### TEXT FOR ANALYSIS

I know there's a lot of questions here, but what is most important is that I want to automate the development process (not the coding, but the managing of the code), and the deployment process, and I want to make it as simple as possible to use. I don't care if the setup is a bit of work, cause I got enough time at hand to setup whatever system that fits our needs, but the other devs should not have to do a lot of setup. If all of the machines that should use the system needs to be setup once, that's no problem at all, cause I can do that, but there shouldn't bee any need to do config and setups as we go.
Now, do any of you have any suggestions to what systems to use/how to use them, in order to simplify the described processes above? I've worked with several types of scm-systems before (GIT, HG and SubVersion), but I don't have any experience with build-systems at all (if that is needed). Articles, and discussion on how to efficiently setup systems like this would be greatly appreciated. In advance, thanks.

This is pretty subjective territory, but I think you need to get some easy wins first. The developers who are "stuck up in there ways" are the main roadblock here. They are going to see change as disruptive and not worth it. You need to slowly and carefully go for the easy wins.
First, TFS is probably not going to be a good choice. It's expensive, heavy, and the source control in TFS is pretty lousy. Go for Subversion: it's easy to setup and easy to use, and it's free. Get that in place first, and get the devs using it. Much easier said than done.
Later (possibly much later), once the devs are using it and couldn't imagine life without a VCS, then you could switch to Hg or Git if you need first class branching and all those other nice features.
Once you have Subversion in place, you can use something like JetBrains TeamCity or Jenkins, both of which are free and easy to use. However, I'm just assuming you don't have a lot of tests and build scripts that the CI server is really going to be running, so it's far more important that you get VCS first. In all things: keep it as simple as possible. Baby steps. Get some wins, build trust, repeat.

I can't even begin to think where to begin with this! Intending no offense directed at you, apart from the mention of git and HG, this post could have been written 10 years ago.
1) Source control - How can a team of developers possibly work effectively without some form of source control? Hell, even if it's Visual Source Safe (* shudder *) at least it would be something. You have to insist that the team implement source control. You know what's available so I won't get into preaching about that. (However, Subversion with TortoiseSVN has worked quite well for me.)
2)
"write the file he changed into a
word-document and include a small
description as of what was changed and
why"
You have got to be kidding... What happens if two developers change the same file? Does the lead then have to manually merge two changes that s/he extracts from the word doc? Please see #1 and explain to them how commit comments work.

### WORK INSTRUCTIONS
Print word for word the part of the forum thread on source control and deployment between "I know there's" and "setups as we go.", inclusive.

### SUPPLIED DATA
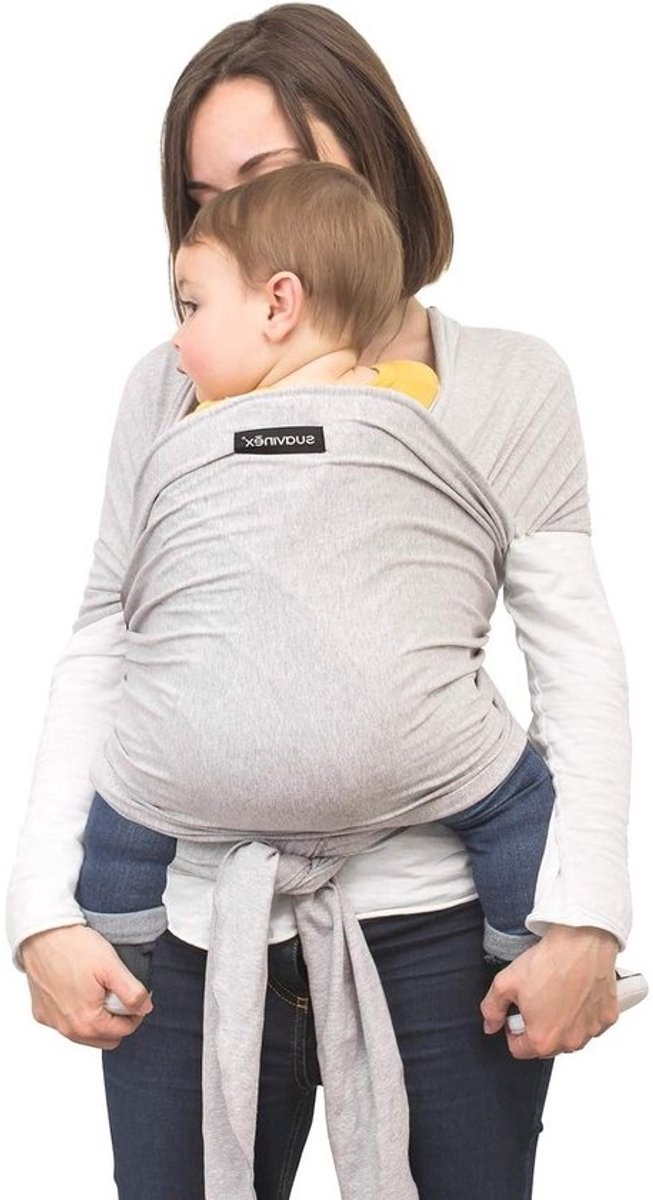 Draagdoek - Draagzak voor baby’s - Baby dragen - Fysiologische houding - 475 cm - Grijs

### EXPECTED OUTPUT
I know there's a lot of questions here, but what is most important is that I want to automate the development process (not the coding, but the managing of the code), and the deployment process, and I want to make it as simple as possible to use. I don't care if the setup is a bit of work, cause I got enough time at hand to setup whatever system that fits our needs, but the other devs should not have to do a lot of setup. If all of the machines that should use the system needs to be setup once, that's no problem at all, cause I can do that, but there shouldn't bee any need to do config and setups as we go.